C. We did extensive research and testing on applying design thinking principles at every stage of our programs through research, ideation, implementation and assessment to ensure that we meaningfully engage our target audience and deeply understand their stories, value systems, concerns, dreams and aspirations.
Today Without Borders is in it’s 4th year of operation and over the past 3 years we’ve setup 4 Idea Labs that have trained over 1600 graduates (using our five-staged curriculum focused on creative and critical thinking, leading change and communication skills), trained 80+ community teachers and completed over 140 classroom sessions in helping local schools and teachers implement novel teaching methodologies within traditional classroom settings.

Recorded data:

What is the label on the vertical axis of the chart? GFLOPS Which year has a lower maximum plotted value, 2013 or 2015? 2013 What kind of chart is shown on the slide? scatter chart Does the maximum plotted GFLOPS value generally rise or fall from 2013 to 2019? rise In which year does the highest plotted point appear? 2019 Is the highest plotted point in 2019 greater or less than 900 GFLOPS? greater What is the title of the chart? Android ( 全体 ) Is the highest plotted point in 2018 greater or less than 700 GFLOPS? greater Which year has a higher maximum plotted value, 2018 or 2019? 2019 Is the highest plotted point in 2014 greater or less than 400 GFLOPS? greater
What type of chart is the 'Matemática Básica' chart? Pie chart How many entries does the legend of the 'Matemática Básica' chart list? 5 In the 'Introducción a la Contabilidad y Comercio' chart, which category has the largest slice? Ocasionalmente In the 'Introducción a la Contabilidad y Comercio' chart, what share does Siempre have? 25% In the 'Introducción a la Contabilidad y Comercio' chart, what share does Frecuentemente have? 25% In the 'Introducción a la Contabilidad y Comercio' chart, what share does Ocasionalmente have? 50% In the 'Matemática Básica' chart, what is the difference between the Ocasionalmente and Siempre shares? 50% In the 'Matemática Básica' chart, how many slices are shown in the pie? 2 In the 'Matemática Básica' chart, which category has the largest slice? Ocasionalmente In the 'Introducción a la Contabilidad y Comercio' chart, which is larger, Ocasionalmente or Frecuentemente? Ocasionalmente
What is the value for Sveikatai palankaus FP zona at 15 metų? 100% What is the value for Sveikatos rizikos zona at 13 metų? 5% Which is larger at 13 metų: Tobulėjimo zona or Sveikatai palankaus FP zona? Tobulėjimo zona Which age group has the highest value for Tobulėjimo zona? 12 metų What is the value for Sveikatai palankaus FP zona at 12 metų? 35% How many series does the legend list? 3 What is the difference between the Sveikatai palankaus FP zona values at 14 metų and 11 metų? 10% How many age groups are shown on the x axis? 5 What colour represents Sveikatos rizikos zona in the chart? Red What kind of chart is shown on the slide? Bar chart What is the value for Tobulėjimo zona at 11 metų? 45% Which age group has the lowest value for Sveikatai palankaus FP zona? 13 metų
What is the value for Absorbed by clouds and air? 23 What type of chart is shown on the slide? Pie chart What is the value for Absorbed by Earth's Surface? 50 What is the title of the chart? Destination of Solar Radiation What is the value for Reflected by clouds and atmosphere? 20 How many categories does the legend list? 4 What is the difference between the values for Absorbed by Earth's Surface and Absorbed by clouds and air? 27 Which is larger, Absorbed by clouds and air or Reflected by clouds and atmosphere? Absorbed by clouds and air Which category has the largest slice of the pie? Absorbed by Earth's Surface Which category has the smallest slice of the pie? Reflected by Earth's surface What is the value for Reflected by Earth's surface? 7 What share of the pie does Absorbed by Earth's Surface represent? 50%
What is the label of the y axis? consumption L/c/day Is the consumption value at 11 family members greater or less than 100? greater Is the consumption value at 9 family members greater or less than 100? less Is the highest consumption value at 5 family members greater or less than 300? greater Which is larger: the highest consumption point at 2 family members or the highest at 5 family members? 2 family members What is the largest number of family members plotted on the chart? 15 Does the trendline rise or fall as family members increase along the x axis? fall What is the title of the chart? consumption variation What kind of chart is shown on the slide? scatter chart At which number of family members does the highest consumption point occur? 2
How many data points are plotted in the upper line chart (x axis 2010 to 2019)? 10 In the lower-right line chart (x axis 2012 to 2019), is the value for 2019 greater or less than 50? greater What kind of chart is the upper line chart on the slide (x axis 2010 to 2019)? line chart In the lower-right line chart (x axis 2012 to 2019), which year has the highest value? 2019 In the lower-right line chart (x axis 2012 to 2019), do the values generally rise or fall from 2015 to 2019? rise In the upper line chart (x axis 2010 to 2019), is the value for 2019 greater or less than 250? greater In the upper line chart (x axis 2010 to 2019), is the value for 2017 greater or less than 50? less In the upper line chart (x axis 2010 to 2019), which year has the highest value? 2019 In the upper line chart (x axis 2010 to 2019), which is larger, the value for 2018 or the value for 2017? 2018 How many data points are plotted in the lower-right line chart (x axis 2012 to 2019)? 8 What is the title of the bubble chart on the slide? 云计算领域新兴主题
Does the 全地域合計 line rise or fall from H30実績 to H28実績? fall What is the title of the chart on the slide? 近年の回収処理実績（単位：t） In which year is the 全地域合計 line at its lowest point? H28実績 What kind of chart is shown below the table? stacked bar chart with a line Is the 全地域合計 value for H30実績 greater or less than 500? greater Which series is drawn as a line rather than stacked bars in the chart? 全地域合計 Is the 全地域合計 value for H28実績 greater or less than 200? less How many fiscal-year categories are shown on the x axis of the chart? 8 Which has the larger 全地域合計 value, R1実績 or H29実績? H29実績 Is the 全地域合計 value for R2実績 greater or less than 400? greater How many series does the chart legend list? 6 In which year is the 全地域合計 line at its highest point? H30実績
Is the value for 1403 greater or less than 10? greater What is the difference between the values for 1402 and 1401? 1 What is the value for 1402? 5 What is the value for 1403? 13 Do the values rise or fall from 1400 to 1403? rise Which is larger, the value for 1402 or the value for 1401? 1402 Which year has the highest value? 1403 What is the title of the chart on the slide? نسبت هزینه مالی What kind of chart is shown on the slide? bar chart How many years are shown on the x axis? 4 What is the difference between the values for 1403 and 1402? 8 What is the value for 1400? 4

Brief A
Do the following statements agree with the Without Borders text? For each, answer yes or no and quote the deciding words. (i) Without Borders has set up 4 Idea Labs. (ii) The curriculum has three stages. (iii) More than 80 community teachers have been trained.
Brief B
Extract from the Without Borders text the part that opens with the words containing "C. We did extensive" and closes with "dreams and aspirations.".
Brief C
Write what comes next in the text about Without Borders, continuing from the point where it stops.

Your response A
(i) Yes: "we’ve setup 4 Idea Labs"
(ii) No: "five-staged curriculum"
(iii) Yes: "trained 80+ community teachers"

Your response B
C. We did extensive research and testing on applying design thinking principles at every stage of our programs through research, ideation, implementation and assessment to ensure that we meaningfully engage our target audience and deeply understand their stories, value systems, concerns, dreams and aspirations.

Your response C
Few years back I was finally able to attend college through the help of a brilliant mentor and a full scholarship. At Wellesley, I stumbled upon Anthropology quite by chance and gradually connected the dots. I realized that there was immense literature written on the very topics that I was grabbling with and that Anthropology might have some of the answers. My current research focus is on how concepts such as design thinking and visual ethnography (visual storytelling, documentary and photography) could be used to rethink traditional research approaches within the development world in allowing our beneficiaries to co-create research projects by giving them the tools and training to tell their own stories, to articulate the problems they face and possible solutions. Participatory development is complicated, time consuming and tedious yet it is high time that the tables are reversed. Tough problems require tough questions to be asked and disruptive solutions to be thought of and I know one thing for sure; that it is never an impossibility.